--- Data provided Enclosed Below ---
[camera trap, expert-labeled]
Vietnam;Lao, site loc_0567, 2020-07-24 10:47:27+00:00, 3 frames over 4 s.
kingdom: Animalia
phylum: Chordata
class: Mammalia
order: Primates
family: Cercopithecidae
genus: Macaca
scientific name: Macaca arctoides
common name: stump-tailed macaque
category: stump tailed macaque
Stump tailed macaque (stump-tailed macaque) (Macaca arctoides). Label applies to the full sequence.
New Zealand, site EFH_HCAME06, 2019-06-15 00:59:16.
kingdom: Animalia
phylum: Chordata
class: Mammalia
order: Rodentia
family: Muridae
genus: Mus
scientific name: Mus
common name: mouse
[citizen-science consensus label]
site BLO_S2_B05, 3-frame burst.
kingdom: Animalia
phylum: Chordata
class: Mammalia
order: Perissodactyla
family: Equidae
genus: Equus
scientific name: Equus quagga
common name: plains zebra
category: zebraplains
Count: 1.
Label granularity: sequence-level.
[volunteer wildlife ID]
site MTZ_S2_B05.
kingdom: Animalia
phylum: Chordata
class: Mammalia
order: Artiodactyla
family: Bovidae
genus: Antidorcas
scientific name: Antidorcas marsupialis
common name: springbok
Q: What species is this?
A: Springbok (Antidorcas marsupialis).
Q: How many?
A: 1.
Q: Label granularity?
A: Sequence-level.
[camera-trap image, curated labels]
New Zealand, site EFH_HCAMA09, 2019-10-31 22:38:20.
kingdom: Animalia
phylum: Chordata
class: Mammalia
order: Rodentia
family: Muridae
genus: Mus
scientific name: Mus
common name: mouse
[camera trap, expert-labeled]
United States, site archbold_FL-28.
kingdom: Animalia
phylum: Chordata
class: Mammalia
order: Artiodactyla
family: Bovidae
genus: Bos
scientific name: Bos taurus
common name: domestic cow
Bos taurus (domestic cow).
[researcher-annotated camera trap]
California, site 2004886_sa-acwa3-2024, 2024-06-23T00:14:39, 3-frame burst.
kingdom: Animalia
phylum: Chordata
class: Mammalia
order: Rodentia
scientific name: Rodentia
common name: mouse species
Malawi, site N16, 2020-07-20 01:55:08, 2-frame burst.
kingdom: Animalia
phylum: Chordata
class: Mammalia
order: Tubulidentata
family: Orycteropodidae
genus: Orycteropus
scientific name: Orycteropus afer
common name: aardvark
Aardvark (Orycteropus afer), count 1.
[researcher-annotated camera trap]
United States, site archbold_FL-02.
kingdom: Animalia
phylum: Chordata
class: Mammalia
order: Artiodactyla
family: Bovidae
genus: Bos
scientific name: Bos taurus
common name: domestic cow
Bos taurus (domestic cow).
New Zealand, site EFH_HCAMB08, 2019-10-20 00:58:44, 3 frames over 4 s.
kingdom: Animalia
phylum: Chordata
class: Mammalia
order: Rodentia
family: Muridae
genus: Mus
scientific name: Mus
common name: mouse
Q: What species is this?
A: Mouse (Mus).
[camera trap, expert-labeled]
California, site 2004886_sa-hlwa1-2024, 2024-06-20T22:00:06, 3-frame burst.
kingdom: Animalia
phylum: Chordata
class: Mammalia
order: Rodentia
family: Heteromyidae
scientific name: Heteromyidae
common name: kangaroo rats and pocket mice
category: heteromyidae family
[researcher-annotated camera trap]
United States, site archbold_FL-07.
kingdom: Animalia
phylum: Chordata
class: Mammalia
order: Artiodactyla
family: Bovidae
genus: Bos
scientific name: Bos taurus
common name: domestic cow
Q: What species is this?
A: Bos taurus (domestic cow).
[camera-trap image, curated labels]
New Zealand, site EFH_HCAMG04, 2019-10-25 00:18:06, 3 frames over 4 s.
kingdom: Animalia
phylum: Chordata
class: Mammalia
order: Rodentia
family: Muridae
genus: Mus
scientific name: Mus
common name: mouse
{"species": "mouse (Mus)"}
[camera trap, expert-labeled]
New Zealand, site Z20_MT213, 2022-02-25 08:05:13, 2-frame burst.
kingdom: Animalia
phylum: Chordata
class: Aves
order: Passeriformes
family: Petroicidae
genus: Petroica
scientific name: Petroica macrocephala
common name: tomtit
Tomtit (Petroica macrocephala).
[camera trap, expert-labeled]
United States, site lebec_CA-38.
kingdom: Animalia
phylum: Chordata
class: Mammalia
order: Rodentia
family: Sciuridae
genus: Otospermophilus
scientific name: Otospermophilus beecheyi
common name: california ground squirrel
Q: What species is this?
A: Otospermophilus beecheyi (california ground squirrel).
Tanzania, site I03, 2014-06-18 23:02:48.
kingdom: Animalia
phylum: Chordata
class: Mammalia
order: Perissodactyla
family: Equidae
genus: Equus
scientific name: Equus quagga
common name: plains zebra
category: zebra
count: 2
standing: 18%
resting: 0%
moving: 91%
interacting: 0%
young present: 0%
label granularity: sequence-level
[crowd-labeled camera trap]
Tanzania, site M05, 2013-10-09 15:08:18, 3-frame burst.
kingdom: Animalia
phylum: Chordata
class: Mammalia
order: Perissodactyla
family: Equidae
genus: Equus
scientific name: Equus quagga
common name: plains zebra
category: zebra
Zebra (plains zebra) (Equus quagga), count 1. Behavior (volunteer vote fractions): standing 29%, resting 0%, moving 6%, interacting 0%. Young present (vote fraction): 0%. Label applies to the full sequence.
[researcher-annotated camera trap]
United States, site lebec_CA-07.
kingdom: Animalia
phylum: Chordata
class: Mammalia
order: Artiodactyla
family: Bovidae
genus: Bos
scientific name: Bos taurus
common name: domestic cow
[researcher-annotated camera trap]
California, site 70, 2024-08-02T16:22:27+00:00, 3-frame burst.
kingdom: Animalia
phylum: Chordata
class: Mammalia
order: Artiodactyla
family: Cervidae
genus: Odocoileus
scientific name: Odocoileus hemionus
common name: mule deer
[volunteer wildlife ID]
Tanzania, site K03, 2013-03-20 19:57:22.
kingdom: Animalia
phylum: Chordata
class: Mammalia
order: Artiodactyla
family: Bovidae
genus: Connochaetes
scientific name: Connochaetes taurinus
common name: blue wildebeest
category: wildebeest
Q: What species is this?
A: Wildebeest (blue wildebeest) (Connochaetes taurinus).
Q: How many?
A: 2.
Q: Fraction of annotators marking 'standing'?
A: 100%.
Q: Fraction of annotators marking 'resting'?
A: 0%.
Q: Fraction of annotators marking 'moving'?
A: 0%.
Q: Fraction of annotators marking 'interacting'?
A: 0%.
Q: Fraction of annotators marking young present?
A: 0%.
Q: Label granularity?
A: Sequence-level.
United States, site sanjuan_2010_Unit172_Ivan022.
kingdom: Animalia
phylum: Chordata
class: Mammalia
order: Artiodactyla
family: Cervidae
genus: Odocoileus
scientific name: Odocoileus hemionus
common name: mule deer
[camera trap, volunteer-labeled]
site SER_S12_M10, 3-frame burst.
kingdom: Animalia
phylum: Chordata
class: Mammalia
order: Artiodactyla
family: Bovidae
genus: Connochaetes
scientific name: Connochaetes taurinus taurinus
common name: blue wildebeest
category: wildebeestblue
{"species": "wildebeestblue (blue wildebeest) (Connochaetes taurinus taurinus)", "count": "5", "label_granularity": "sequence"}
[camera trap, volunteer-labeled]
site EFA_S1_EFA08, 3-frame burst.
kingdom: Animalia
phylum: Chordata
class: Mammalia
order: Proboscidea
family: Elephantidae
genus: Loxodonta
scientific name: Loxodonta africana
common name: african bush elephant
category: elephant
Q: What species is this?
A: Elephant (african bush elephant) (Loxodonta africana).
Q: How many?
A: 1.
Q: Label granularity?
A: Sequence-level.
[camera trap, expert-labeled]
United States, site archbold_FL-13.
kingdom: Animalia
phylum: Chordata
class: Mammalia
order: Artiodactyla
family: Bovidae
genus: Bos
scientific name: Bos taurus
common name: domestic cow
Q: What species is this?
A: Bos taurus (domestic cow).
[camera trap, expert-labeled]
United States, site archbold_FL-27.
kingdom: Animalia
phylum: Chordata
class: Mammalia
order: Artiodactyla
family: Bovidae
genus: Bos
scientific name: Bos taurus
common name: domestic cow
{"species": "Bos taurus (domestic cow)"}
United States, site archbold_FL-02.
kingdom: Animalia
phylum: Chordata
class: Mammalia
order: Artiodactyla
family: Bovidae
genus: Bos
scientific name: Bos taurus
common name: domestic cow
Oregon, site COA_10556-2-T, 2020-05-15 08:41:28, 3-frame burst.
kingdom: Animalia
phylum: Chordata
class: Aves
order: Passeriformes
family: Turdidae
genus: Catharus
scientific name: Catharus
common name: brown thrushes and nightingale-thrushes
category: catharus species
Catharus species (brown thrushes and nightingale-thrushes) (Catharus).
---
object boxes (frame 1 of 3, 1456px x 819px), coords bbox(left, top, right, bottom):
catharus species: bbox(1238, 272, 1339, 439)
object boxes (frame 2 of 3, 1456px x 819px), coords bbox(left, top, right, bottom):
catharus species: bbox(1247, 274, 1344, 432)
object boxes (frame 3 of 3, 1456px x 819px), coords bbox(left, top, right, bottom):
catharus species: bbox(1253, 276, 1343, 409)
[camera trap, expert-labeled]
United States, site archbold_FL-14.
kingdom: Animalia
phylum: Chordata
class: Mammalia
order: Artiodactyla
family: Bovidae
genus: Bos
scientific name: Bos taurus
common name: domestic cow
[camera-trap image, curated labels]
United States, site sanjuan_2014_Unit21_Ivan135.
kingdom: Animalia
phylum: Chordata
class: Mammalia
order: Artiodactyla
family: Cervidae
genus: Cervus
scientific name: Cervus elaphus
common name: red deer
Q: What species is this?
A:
--- End of Enclosed Data provided ---
— What this task involves —
Look through the entries and return each line that has the word "States" in it.

— Exercise answer —
United States, site archbold_FL-28.
United States, site archbold_FL-02.
United States, site archbold_FL-07.
United States, site lebec_CA-38.
United States, site lebec_CA-07.
United States, site sanjuan_2010_Unit172_Ivan022.
United States, site archbold_FL-13.
United States, site archbold_FL-27.
United States, site archbold_FL-02.
United States, site archbold_FL-14.
United States, site sanjuan_2014_Unit21_Ivan135.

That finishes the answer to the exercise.